■ PROVIDED TEXT:
--------------------------------------------------

Chapter 15: Quiz Review
Excess reserves are equal to
actual reserves minus required reserves.
The major claims on a commercial bank's balance sheet are
checkable deposits.
In a fractional reserve system, deposit insurance
guarantees that depositors will always get their money, avoiding bank runs.
If you deposit a $50 bill in a commercial bank that has a 10 percent legal reserve requirement, the bank will:
have $45 of additional excess reserves.
A bank that has assets of $85 billion and a net worth of $10 billion must have:
liabilities of $75 billion.
Suppose that Third National Bank has reserves of $20,000 and checkable deposits of $200,000. The reserve ratio is 10 percent. The bank sells $10,000 in securities to the Federal Reserve Bank in its district, receiving a $10,000 increase in reserves in return. What level of excess reserves does the bank now have?

--------------------------------------------------

■ DATASET SECTION:
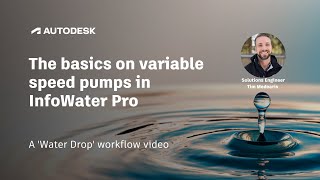 The basics on variable speed pumps in InfoWater Pro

--------------------------------------------------

■ WORK REQUEST: Carry the banking quiz review forward from its last line. The material plays no part in this work.

■ REPLY TO THE TASK:
$10,000 Calculate checkable deposits: (200,000 + 0 = 200,000) *(Liabilities didn't change) Calculate Required Reserves: (.10 x 200,000 = 20,000) Calculate Actual Reserves: (20,000 + 10,000 = 30,000) Calculate Excess Reserves: AR - RR = ER 30,000 - 20,000 = 10,000
A commercial bank has $100 million in checkable-deposit liabilities and $12 million in actual reserves. The required reserve ratio is 10 percent. How big are the bank's excess reserves?
$2 million
Suppose that the Fed has set the reserve ratio at 10 percent and that banks collectively have $2 billion in excess reserves. What is the maximum amount of new checkable-deposit money that can be created by the banking system?
$20 billion
Suppose that Serendipity Bank has excess reserves of $8,000 and checkable deposits of $150,000. If the reserve ratio is 20 percent, what is the size of the bank's actual reserves?
$38,000 (.20 x 150,000 = 30,000) = Required reserves Excess reserves + Required reserves = Actual Reserves (8,000 + 30,000 = 38,000)
Use the following balance sheet for the ABC National Bank in answering the question. Assume the required reserve ratio is 20 percent. Refer to the data. This commercial bank has excess reserves of:
$5,000.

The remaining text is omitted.